Be conservative with your inputs. Use audited figures wherever possible. Pick a beginning year that genuinely represents your baseline, not your worst quarter dressed up as a full year.
Where CAGR Actually Belongs in a Pitch Deck
CAGR isn’t just a revenue metric. Used well, it can carry a much wider story across your deck. Founders who think in CAGR think in compounding, and compounding is what investors are buying.
| Metric | Why CAGR Helps |
| Revenue | Shows top-line momentum across cycles |
| Gross Profit | Reveals whether margins are improving or eroding alongside growth |
| Customer Base | Demonstrates compounding distribution and brand pull |
| AOV (Average Order Value) | Signals pricing power and customer maturity |
| Repeat Customer Revenue | One of the strongest indicators for D2C and SaaS |
| EBITDA | Shows operational leverage kicking in |
How Indian SMEs Are Using CAGR Differently from Startups
There’s a real distinction here that most generic pitch advice misses.
A venture-backed startup typically presents 2 to 3 year CAGR figures because the business is young and the curve is steep. A 150% revenue CAGR over two years is normal in early-stage SaaS or D2C. Investors expect it. Anything below 80 to 100% in that window often signals weak product-market fit.
SMEs play a completely different game. A traditional manufacturing SME or a 15-year-old distribution business pitching to a growth equity fund or a private credit lender will present 5-year and 7-year CAGR, because the story isn’t explosive growth, it’s sustainable compounding through cycles. A 22% revenue CAGR over seven years, with margins intact, is far more valuable to a PE investor than a 90% CAGR over two years from a startup that hasn’t seen a downturn.
The Honesty Test, When CAGR Hides More Than It Reveals
CAGR is a smoothing function. By design, it hides volatility. A business that grew 100%, 100%, then declined 30%, then grew 80% has a respectable CAGR, but the story underneath is not respectable at all. Investors who’ve been burned know to ask for the underlying year-on-year breakup behind any CAGR figure you present.
You should volunteer proactively. Show the CAGR headline, then immediately walk through the year-by-year movement and explain the dips. Founders who hide volatility lose deals at the term sheet stage when diligence uncovers what the deck buried. Founders who own the volatility, here’s why FY23 was flat, here’s what we fixed, and here’s how FY24 reaccelerated close rounds.
A clean way to present this in a deck:
- Headline slide: “Revenue grew at 47% CAGR over FY21 to FY25.”
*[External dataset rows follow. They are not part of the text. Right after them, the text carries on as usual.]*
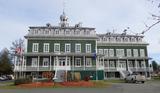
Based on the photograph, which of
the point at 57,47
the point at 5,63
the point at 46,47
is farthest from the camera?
the point at 5,63

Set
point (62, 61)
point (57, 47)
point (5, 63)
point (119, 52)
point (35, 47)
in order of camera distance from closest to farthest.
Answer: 1. point (35, 47)
2. point (62, 61)
3. point (57, 47)
4. point (119, 52)
5. point (5, 63)

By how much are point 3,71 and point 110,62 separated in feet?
112

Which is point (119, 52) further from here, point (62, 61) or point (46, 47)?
point (46, 47)

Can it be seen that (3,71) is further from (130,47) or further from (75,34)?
(130,47)

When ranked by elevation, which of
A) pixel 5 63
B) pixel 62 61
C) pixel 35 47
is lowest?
pixel 62 61

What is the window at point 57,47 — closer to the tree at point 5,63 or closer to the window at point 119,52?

- Supporting slide: Year-on-year bar chart showing the actual journey
- Narrative slide: Brief context on inflection points and corrections
That three-layer structure does more for investor trust than any single number ever could.
A Note on Projections
Many founders also run a CAGR calculator on forward projection growth over the next three to five years. Be careful here. Investors discount projected CAGR heavily, often by 40 to 60%, because every founder’s deck claims they’ll grow at 70% CAGR for five years. Almost none do.
Conclusion
CAGR isn’t a magic number. It’s a language, and as any language, it can be employed to enlighten or obfuscate. The founders who fund themselves with integrity are those who employ CAGR as the language of truth that combines a headline number with its ugly underbelly of annual fluctuations and tailors the growth period to the investor on the other end of the conversation.
Run your numbers through a CAGR calculator before every pitch. Then run them again with conservative inputs. Then ask yourself whether the story still holds up if an investor rebuilds it from your audited financials.